Compro molto raramente questo giornale, lo confesso. Specialmente da quando ha condotto una battaglia pesante, faziosa e unilaterale per l'abrogazione della legge 40. Tuttavia oggi c'era un inserto culturale che mi aveva colpito e che volevo leggere.
La mia attenzione, però, è stata attirata dalla rubrica dei lettori, con due lettere che sono delle vere "perle" di ottusità e pregiudizio laicista. Le riporto a scorno e vergogna di chi le ha scritte:
TORCIA OLIMPICA - LA BENEDIZIONE
La fiamma olimpica di Torino 2006 passerà dal Vaticano per ricevere la benedizione papale. Ora, è vero che in Italia ci sono molti cattolici, ma ai Giochi olimpici partecipano tutte le nazioni. I giochi sono per tradizione anche il simbolo della pace e fratellanza fra tutti gli uomini, a prescindere dal loro credo religioso. E comunque il fatto che solo la Chiesa cattolica benedica la torcia mi sembra una discriminazione.

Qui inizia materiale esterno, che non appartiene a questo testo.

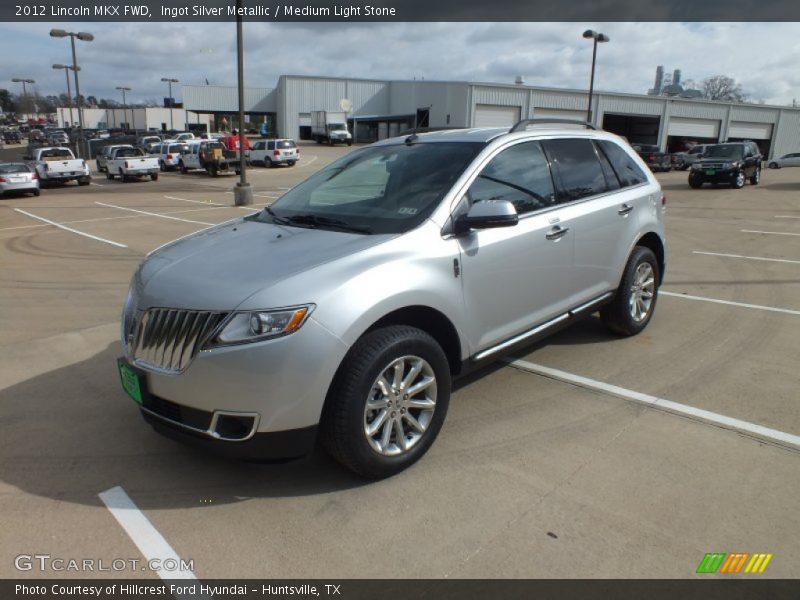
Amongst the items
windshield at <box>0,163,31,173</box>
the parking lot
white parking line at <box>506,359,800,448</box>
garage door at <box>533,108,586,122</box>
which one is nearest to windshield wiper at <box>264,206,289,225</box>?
the parking lot

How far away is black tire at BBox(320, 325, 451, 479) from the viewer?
295 cm

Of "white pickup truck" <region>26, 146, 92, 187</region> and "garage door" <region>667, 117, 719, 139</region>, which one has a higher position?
"garage door" <region>667, 117, 719, 139</region>

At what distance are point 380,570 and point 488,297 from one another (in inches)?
69.5

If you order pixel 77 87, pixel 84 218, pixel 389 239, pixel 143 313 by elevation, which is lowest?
pixel 84 218

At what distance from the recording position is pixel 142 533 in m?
2.87

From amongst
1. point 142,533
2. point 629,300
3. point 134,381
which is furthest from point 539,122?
point 142,533

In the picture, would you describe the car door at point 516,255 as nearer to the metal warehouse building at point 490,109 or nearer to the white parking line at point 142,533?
the white parking line at point 142,533

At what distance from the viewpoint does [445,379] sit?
3451mm

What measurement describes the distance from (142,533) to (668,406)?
3.27 metres

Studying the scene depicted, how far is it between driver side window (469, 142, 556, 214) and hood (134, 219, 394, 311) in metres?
0.91

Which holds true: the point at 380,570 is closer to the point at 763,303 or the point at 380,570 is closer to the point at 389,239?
the point at 389,239

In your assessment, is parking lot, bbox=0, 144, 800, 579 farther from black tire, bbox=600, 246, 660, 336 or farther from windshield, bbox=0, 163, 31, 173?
windshield, bbox=0, 163, 31, 173

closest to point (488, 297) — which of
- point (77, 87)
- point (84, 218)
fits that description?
point (84, 218)
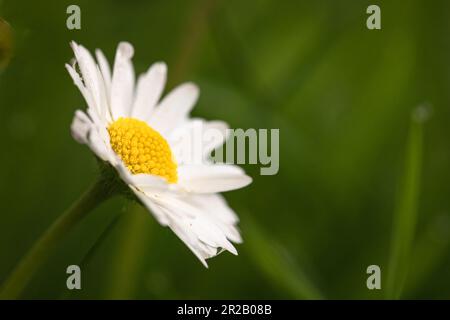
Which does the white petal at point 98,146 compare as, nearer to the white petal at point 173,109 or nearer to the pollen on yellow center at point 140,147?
the pollen on yellow center at point 140,147

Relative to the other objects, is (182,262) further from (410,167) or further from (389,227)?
(410,167)

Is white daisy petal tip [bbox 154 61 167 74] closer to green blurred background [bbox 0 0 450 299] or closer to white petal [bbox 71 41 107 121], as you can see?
white petal [bbox 71 41 107 121]

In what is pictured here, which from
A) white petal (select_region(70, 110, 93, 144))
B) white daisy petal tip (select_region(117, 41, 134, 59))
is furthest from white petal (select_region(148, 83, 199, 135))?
white petal (select_region(70, 110, 93, 144))

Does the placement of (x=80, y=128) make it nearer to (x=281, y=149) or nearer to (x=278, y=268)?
(x=278, y=268)

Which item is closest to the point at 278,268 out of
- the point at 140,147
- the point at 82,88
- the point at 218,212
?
the point at 218,212

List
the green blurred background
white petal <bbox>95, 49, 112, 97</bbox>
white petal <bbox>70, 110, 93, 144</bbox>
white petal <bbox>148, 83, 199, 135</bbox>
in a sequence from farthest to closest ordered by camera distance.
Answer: the green blurred background, white petal <bbox>148, 83, 199, 135</bbox>, white petal <bbox>95, 49, 112, 97</bbox>, white petal <bbox>70, 110, 93, 144</bbox>
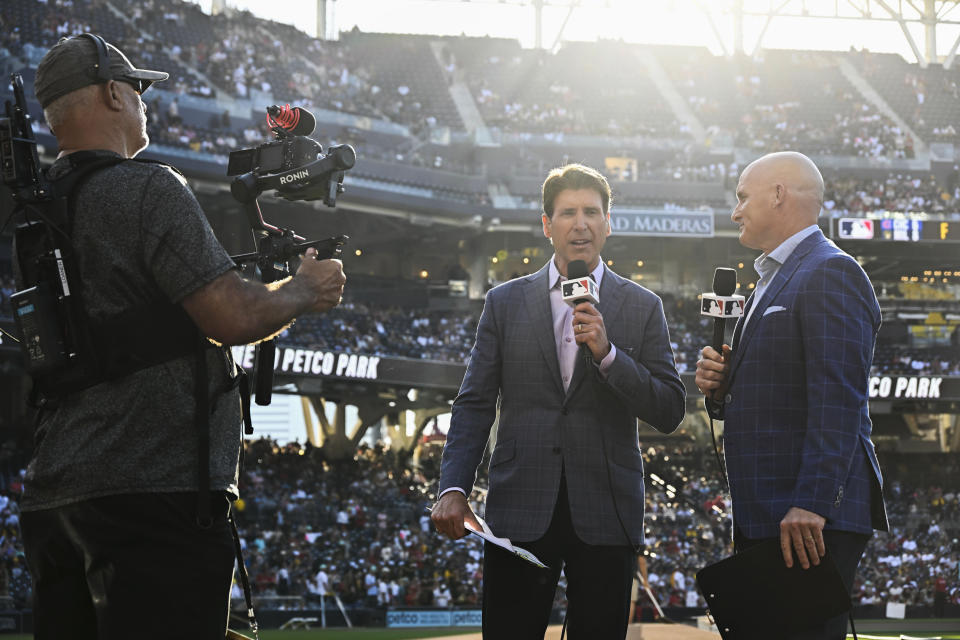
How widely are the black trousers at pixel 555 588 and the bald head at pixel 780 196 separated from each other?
1179mm

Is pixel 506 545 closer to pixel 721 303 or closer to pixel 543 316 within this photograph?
pixel 543 316

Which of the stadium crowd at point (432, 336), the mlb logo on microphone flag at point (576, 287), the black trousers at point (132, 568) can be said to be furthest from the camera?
the stadium crowd at point (432, 336)

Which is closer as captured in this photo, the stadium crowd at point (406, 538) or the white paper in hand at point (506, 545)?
the white paper in hand at point (506, 545)

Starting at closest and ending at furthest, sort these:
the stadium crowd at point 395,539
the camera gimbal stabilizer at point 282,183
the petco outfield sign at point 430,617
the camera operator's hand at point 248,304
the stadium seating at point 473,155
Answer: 1. the camera operator's hand at point 248,304
2. the camera gimbal stabilizer at point 282,183
3. the petco outfield sign at point 430,617
4. the stadium crowd at point 395,539
5. the stadium seating at point 473,155

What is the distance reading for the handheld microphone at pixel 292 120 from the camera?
10.2ft

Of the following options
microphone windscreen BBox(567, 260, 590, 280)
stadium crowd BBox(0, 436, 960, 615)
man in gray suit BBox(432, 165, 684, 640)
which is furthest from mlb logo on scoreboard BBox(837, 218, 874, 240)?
microphone windscreen BBox(567, 260, 590, 280)

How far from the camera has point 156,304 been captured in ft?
8.64

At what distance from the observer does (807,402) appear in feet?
11.2

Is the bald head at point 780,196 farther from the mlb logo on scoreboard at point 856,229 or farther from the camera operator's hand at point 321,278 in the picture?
the mlb logo on scoreboard at point 856,229

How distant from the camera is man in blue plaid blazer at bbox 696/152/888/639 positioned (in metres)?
3.23

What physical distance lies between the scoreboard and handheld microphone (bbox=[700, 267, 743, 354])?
27.9 meters

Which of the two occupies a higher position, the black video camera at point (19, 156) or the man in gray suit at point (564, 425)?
the black video camera at point (19, 156)

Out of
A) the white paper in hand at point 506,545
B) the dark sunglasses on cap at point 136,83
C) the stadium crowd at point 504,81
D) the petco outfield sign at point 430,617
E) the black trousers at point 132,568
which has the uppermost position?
the stadium crowd at point 504,81

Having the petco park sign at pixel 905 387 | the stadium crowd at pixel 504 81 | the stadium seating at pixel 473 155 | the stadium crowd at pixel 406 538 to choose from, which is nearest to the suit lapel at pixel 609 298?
the stadium crowd at pixel 406 538
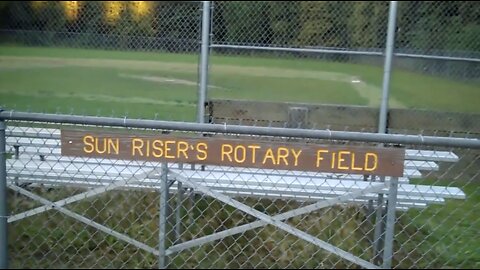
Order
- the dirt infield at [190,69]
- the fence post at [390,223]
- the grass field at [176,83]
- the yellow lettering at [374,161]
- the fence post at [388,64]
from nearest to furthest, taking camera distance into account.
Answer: the yellow lettering at [374,161] → the fence post at [390,223] → the fence post at [388,64] → the grass field at [176,83] → the dirt infield at [190,69]

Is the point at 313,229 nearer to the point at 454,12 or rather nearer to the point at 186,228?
the point at 186,228

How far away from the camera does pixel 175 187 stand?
4117mm

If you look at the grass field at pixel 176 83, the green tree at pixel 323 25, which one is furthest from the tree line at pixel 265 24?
the grass field at pixel 176 83

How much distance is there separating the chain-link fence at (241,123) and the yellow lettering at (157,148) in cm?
15

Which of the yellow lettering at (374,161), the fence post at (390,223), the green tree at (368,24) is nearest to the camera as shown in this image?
the yellow lettering at (374,161)

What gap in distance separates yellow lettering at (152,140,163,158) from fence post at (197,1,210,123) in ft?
8.24

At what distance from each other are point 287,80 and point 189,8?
2594mm

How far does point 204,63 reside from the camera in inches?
195

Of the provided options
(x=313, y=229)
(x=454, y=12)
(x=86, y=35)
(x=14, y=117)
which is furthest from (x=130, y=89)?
(x=14, y=117)

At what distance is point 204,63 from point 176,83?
5.17 feet

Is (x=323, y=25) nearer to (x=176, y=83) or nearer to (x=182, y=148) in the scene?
(x=176, y=83)

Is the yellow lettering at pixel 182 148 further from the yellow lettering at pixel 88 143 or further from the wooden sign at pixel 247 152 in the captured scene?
the yellow lettering at pixel 88 143

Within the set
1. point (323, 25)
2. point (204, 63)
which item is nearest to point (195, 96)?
point (204, 63)

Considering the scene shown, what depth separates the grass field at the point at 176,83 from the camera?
253 inches
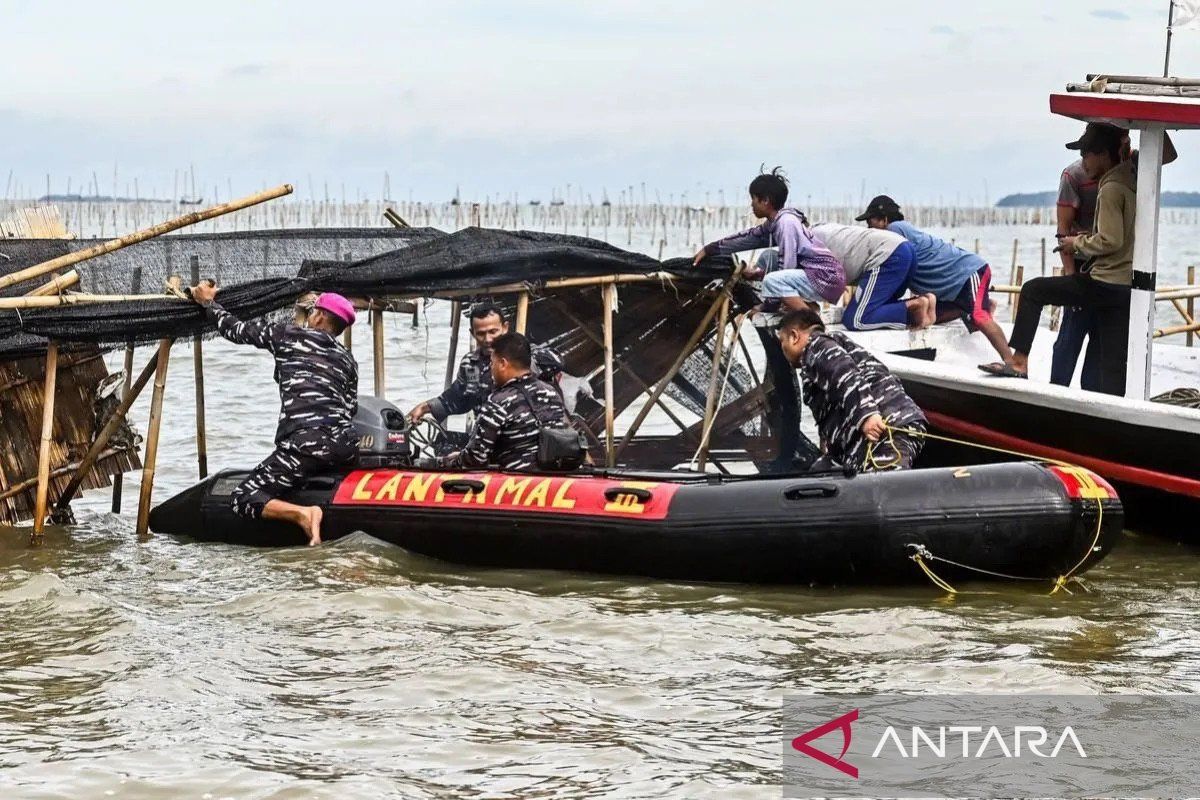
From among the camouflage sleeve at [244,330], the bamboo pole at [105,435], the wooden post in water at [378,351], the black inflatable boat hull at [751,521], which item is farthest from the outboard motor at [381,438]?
the bamboo pole at [105,435]

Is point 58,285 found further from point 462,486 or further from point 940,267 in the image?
point 940,267

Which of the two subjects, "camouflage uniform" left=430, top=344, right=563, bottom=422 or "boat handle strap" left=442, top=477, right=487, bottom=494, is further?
"camouflage uniform" left=430, top=344, right=563, bottom=422

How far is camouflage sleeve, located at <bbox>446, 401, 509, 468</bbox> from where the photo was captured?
9.34 metres

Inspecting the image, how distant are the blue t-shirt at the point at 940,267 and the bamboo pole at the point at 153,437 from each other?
18.1 ft

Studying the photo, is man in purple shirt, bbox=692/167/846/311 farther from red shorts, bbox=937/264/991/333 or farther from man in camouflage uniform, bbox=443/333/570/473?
man in camouflage uniform, bbox=443/333/570/473

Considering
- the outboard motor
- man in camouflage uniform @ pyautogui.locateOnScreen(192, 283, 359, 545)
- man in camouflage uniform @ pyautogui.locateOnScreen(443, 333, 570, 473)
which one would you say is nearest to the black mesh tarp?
man in camouflage uniform @ pyautogui.locateOnScreen(192, 283, 359, 545)

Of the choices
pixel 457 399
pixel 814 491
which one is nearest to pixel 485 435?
pixel 457 399

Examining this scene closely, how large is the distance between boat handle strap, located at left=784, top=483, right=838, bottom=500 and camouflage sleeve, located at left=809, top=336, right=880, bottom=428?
658 mm

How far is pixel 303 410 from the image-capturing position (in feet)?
31.1

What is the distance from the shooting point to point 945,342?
1195 cm

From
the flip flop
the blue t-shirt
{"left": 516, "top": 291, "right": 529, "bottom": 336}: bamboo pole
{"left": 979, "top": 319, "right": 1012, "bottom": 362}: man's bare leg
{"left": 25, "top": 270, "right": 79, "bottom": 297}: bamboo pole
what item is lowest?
the flip flop

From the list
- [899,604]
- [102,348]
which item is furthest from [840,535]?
[102,348]

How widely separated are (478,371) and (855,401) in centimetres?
281

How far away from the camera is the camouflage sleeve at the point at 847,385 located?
8.95m
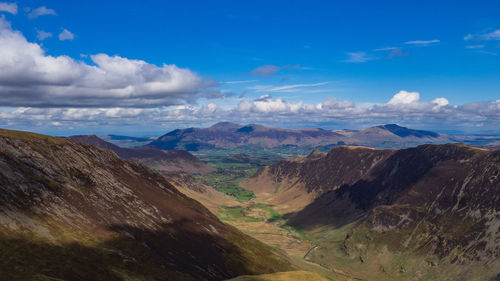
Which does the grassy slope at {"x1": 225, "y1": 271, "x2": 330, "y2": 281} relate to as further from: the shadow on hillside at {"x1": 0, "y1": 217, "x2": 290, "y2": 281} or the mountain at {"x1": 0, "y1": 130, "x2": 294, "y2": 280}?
the mountain at {"x1": 0, "y1": 130, "x2": 294, "y2": 280}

Cosa dire, di fronte a una castroneria così monumentale? C'è da restare senza fiato! All'autore è sfuggito:
1) Che la torcia non sarà benedetta in Italia bensì in Vaticano, uno stato estero che nulla ha a che vedere con l'Italia, almeno sul piano del diritto internazionale;
2) Che il credo religioso, con particolare riferimento a quello cattolico, porta pace e fratellanza, e non è in conflitto con le olimpiadi (le quali, non dimentichiamolo, nacquero dall'utopia decoubertiniana di un mondo affratellato al di fuori non delle differenze religiose, ma della religione in quanto tale);
3) Che definire "discriminazione" una benedizione che abbraccia tutto il mondo e tutte le fedi è il colmo dell'imbecillità, a meno che l'autore della lettera non sia andato a chiedere personalmente a Papa Ratzinger se la benedizione valesse solo per gli atleti cattolici, oppure abbia paura che la benedizione papale "contamini" la torcia e faccia venire l'orticaria ai non cattolici, oppure sia un incantesimo che faccia vincere i cattolici lasciando a bocca asciutta gli atleti ortodossi, protestanti, musulmani, buddisti, ba'hai, scintoisti, animisti e chi più ne ha più ne metta.
Un altro delizioso esempio d'ipocrisia laica lo troviamo in questa lettera, dedicata allo spinoso problema di presentare in società il proprio partner quando non si è sposati. La soluzione proposta è esilarante:
GALATEO - LE PRESENTAZIONI
Tra tanti temi seri vorrei dare un consiglio di galateo. Sono ormai moltissime le coppie di conviventi non sposati e spesso è imbarazzante presentare l'altro/a come partner, compagno, ragazzo, fidanzato, convivente, ecc. Consiglierei di usare il termine "consorte" che indica la persona che condivide il tuo destino ed è una verità certa in questo caso anche se pro tempore. Anche il diritto ecclesiastico non avrebbe niente in contrario e il termine ha una sua naturale accettabilità sociale.
Mi avevano detto che il galateo è ipocrisia codificata, ma fino a questo punto... Tanto per cominciare, il diritto interno della Chiesa cattolica non è il diritto ecclesiastico ma quello canonico (il diritto ecclesiastico è l'insieme delle norme che lo stato italiano adotta verso le confessioni religiose, quella cattolica in particolare). Non serve pontificare dottamente se non si conoscono nemmeno i termini più elementari.
In secondo luogo, è veramente sopraffina l'ipocrisia di definire "consorte" colui/colei che è disposto a mollare alla prima difficoltà o al primo capriccio. Quale sorte è possibile condividere, se non si condivide nel tempo? La soluzione proposta è un ossimoro come il termine "matrimonio per prova". L'ennesimo caso di langue de bois, un fumo ideologico sempre più denso e ipocrica che copre chi non vuole chiamare le cose con il loro nome.
Su una cosa però sono d'accordo senza riserve con l'autore. Il suo non è un tema serio, come non è serio il suo atteggiamento verso la vita.